Et que dire de la façon dont elle ridiculise votre jeunesse quand elle invite les jeunes de l’ANC sud-africaine à « observer » les pseudo référendums d’annexion des territoires pris à l’Ukraine et qu’elle leur fait saluer ces « formidables et merveilleux scrutins » ?
Et le groupe Wagner, responsable de crimes de masse en République centrafricaine, de tortures sans nombre au Mali et, peut-être, du coup d’État, au Niger, contre le gouvernement démocratiquement élu du président Bazoum, au nom de quelle macabre logique peut-il être vu comme l’instrument d’un « nouvel ordre multipolaire » aidant l’Afrique à se débarrasser des « séquelles du colonialisme » ?
Non, amis d’Afrique, la Russie n’est pas votre amie.

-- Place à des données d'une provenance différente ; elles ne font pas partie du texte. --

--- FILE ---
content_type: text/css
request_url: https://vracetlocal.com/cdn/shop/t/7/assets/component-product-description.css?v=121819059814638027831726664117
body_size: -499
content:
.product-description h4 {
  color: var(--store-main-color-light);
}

Dans ceux de vos pays qui lui ouvrent les bras, elle reproduit ce qu’ont fait de plus atroce les colonisateurs français, anglais, belges, portugais ou allemands que vous avez chassés.
Et il y a, dans sa façon de pourfendre à grand renfort de rhétorique anti-occidentale l’impérialisme d’hier, une diversion grossière dont vous ne pouvez être dupes car elle n’a d’autre effet que d’occulter l’impérialisme, bien réel, qu’elle pratique aujourd’hui.
J’ajoute enfin, amis d’Afrique, que cet aveuglement est indigne de vous et de votre histoire.
Et l’on ne peut pas avoir mené tant de luttes de libération et tourner le dos à un pays, l’Ukraine, qui prend le même chemin et secoue ses chaînes à son tour.
Puisse le souvenir de vos illustres pionniers vous inspirer.
Puissent les mânes des pères fondateurs de vos libres nations vous rappeler à votre propre mémoire.
Senghor, Houphouët-Boigny, Louis Rwagasore, ne seraient pas allés à Saint-Pétersbourg au moment où l’on bombardait Odessa.
Sékou Touré et Julius Nyerere eux-mêmes ne se seraient pas laissé humilier par un dirigeant russe en train de ressusciter, à son profit, les pires pratiques coloniales.
L’Afrique d’aujourd’hui n’est plus ni l’« Afrique fantôme » ni l’« Afrique ambiguë » de nos grands africanistes d’autrefois.
Elle est le continent du futur et a, sur la scène du monde, des responsabilités historiques.
Sa place est aux côtés des Ukrainiens.